The statement was fuel for the Trump campaign, which re-upped its efforts to paint Biden as a nun-hater. In early August, Vice President Mike Pence drew huge cheers from a crowd in Florida when he laid into his predecessor for his position on the Little Sisters. Pence also threw in a gibe about the Hyde Amendment, just for good measure.
The Biden campaign responded by launching “Believers for Biden,” a counter coalition aimed at appealing to voters’ personal faith. During its launch event, Biden surrogates described the former vice president as a pastoral figure and a prayerful man, whose leadership will bring about “reconciliation in our nation.”
Absent, however, from any religious appeals coming out of the Biden camp are policies pitched specifically to religious people. Biden does not talk about religious liberty — except when he expresses opposition to whatever iteration of it is in the news. He does not harp on the recent rash of Catholic church burnings, despite calls for him to do so. And on abortion, the issue that most motivates Catholics to vote, he all but pushes them to Trump.

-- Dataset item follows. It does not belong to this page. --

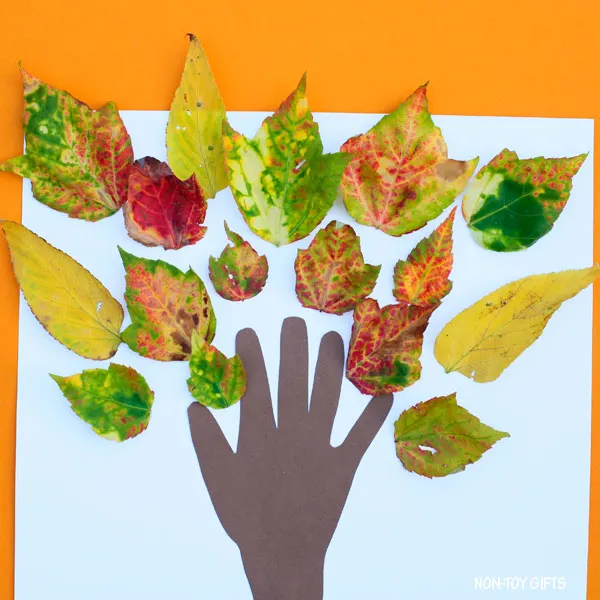 Easy fall tree craft for preschoolers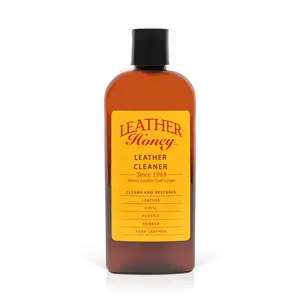 Leather Honey Leather Cleaner 8oz: Non-Toxic Leather Care Made in the USA Since 1968. Deep Cleans Leather, Faux & Vinyl - Couches, Car Seats, Purses, Tack, Shoes & Bags. Safe Any Colors & White Leather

“If someone is a single-issue voter on abortion and they still think Republicans are better than Democrats on the issue, that’s probably not someone we’re going to get,” Doug Pagitt, founder of the Biden-friendly Vote Common Good group, told Politico.
Failure to pass the abortion litmus test will likely doom Biden’s attempts to reach practicing, as opposed to self-identified, Catholics, or any people who vote based on their faith, said Frank Pavone, a priest activist who has worked with every Republican presidential candidate since George W. Bush. Pavone, who until recently served in both the anti-abortion and Catholic wings of the Trump campaign, told the Washington Examiner that, in his experience, too many faith-based voters are mistrustful of a candidate who professes faith, but then supports policies contrary to its teachings.
“You can take religion and use it as a cover for anything,” Pavone said. “But belief has to be rooted in more than just Bible verses. People want to know whether what you’re advocating for helps or hurts people. And abortion hurts people.”
Nicholas Rowan is a staff writer at the Washington Examiner.